Secretmem is designed to provide the following protections:

* Enhanced protection (in conjunction with all the other in-kernel
  attack prevention systems) against ROP attacks.  Seceretmem makes
  "simple" ROP insufficient to perform exfiltration, which increases the
  required complexity of the attack.  Along with other protections like
  the kernel stack size limit and address space layout randomization which
  make finding gadgets is really hard, absence of any in-kernel primitive
  for accessing secret memory means the one gadget ROP attack can't work.
  Since the only way to access secret memory is to reconstruct the missing
  mapping entry, the attacker has to recover the physical page and insert
  a PTE pointing to it in the kernel and then retrieve the contents.  That
  takes at least three gadgets which is a level of difficulty beyond most
  standard attacks.

* Prevent cross-process secret userspace memory exposures.  Once the
  secret memory is allocated, the user can't accidentally pass it into the
  kernel to be transmitted somewhere.  The secreremem pages cannot be
  accessed via the direct map and they are disallowed in GUP.
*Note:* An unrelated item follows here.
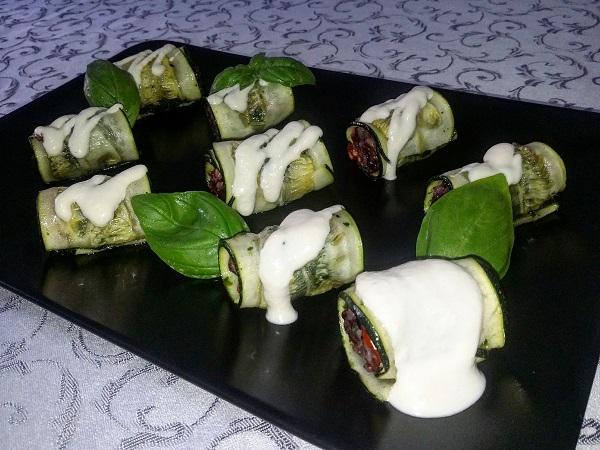 Roll di Zucchine con Salsa di Anacardi al Limone Ripieni di Trio di Risi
* Harden against exploited kernel flaws.  In order to access secretmem,
  a kernel-side attack would need to either walk the page tables and
  create new ones, or spawn a new privileged uiserspace process to perform
  secrets exfiltration using ptrace.

The file descriptor based memory has several advantages over the
"traditional" mm interfaces, such as mlock(), mprotect(), madvise().  File
descriptor approach allows explicit and controlled sharing of the memory
areas, it allows to seal the operations.  Besides, file descriptor based
memory paves the way for VMMs to remove the secret memory range from the
userspace hipervisor process, for instance QEMU.  Andy Lutomirski says:

  "Getting fd-backed memory into a guest will take some possibly major
  work in the kernel, but getting vma-backed memory into a guest without
  mapping it in the host user address space seems much, much worse."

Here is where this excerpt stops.